*GIVEN PASSAGE*
JKLM shall cover the cost of certain expenses of the Company, including by providing office space at 2200 Georgetown Drive, Suite 500, Sewickley, PA 15143 (or any successor location of JKLM), utilities, secretarial support, administrative services, salaries, wages, benefits and other personnel-related costs, as may be reasonably required by the Company to identify, investigate and complete an initial business combination. In exchange therefor, the Company shall reimburse JKLM for such expenses, in an aggregate amount not to exceed $10,000 per month (the “Expense Reimbursement Cap”), beginning on the Listing Date and continuing monthly thereafter until the Termination Date. Additionally, the Company shall reimburse JKLM for (i) all out-of-pocket expenses related to the Company’s formation and initial public offering and (ii) certain other expenses related to the Company’s identification, investigation, or completion of an initial business combination. To the extent any such monthly expenses of JKLM exceed the Expense Reimbursement Cap, the Company shall reimburse JKLM for such overages following the Termination Date.

*EXTRACTED DATA*
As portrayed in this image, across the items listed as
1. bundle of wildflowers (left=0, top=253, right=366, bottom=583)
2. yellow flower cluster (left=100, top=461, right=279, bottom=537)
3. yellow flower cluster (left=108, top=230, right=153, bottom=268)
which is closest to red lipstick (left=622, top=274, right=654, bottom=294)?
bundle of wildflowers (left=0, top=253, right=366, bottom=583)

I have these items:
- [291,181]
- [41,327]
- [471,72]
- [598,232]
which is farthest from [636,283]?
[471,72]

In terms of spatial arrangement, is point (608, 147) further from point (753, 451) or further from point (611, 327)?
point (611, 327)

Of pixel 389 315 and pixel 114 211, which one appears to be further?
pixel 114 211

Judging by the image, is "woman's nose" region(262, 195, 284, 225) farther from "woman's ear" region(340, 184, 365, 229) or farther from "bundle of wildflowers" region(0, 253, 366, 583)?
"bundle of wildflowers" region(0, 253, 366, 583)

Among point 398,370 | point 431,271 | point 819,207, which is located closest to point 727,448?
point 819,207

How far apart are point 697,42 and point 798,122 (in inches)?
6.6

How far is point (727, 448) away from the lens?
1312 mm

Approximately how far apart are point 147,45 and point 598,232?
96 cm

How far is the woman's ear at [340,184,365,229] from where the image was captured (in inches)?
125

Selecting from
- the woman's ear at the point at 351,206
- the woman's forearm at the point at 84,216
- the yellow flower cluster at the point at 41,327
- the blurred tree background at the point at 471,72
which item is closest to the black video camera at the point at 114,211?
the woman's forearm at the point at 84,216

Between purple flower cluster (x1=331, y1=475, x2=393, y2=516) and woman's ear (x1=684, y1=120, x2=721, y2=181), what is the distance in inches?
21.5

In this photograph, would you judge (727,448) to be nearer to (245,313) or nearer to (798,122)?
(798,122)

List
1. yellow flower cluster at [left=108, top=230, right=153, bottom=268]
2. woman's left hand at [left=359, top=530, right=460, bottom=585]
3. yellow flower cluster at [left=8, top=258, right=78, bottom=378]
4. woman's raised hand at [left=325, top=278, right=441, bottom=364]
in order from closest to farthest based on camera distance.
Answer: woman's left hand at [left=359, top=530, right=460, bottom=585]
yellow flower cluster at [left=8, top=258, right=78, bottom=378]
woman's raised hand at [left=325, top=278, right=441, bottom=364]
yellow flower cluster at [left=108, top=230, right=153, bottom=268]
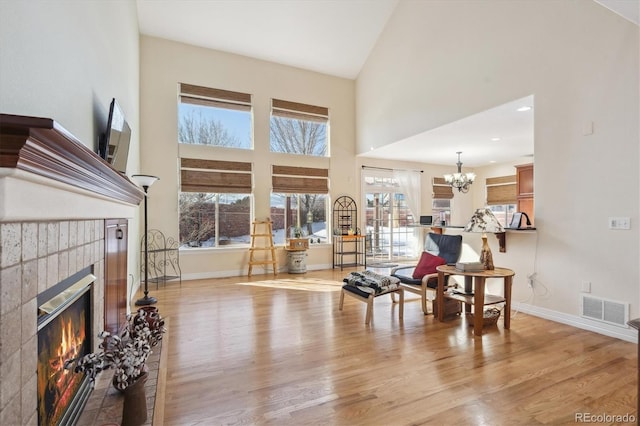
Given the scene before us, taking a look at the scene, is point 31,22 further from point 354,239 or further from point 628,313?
point 354,239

*TO-DO LIST*
a - According to the expense reimbursement passage, at what address does JKLM provide office space to the Company?
b - Check each statement against the expense reimbursement passage and say whether it agrees. Give yes or no and quote the words that decide it.
(i) The monthly reimbursement to JKLM starts on the Listing Date.
(ii) Monthly expenses of JKLM above the Expense Reimbursement Cap are never reimbursed.
(iii) The Company reimburses JKLM for out-of-pocket expenses related to its initial public offering.
c - Write the next part of the expense reimbursement passage, starting after its final sentence.

*TASK ANSWERS*
a - 2200 Georgetown Drive, Suite 500, Sewickley, PA 15143, or any successor location of JKLM.

b -
(i) Yes: "beginning on the Listing Date"
(ii) No: "the Company shall reimburse JKLM for such overages following the Termination Date"
(iii) Yes: "all out-of-pocket expenses related to the Company’s formation and initial public offering"

c -
JKLM hereby irrevocably waives any and all right, title, interest, causes of action and claims of any kind (each, a “Claim”) in or to, and any and all right to seek payment of any amounts due to it out of, the trust account established for the benefit of the public stockholders of the Company and into which substantially all of the proceeds of the Company’s initial public offering will be deposited (the “Trust Account”), and hereby irrevocably waives any Claim it may have in the future as a result of, or arising out of, this letter agreement, which Claim would reduce, encumber or otherwise adversely affect the Trust Account or any monies or other assets in the Trust Account, and further agrees not to seek recourse, reimbursement, payment or satisfaction of any Claim against the Trust Account or any monies or other assets in the Trust Account for any reason whatsoever.
This letter agreement constitutes the entire agreement and understanding of the parties hereto in respect of its subject matter and supersedes all prior understandings, agreements, or representations by or among the parties hereto, written or oral, to the extent they relate in any way to the subject matter hereof or the transactions contemplated hereby.
This letter agreement may not be amended, modified or waived as to any particular provision, except by a written instrument executed by the parties hereto.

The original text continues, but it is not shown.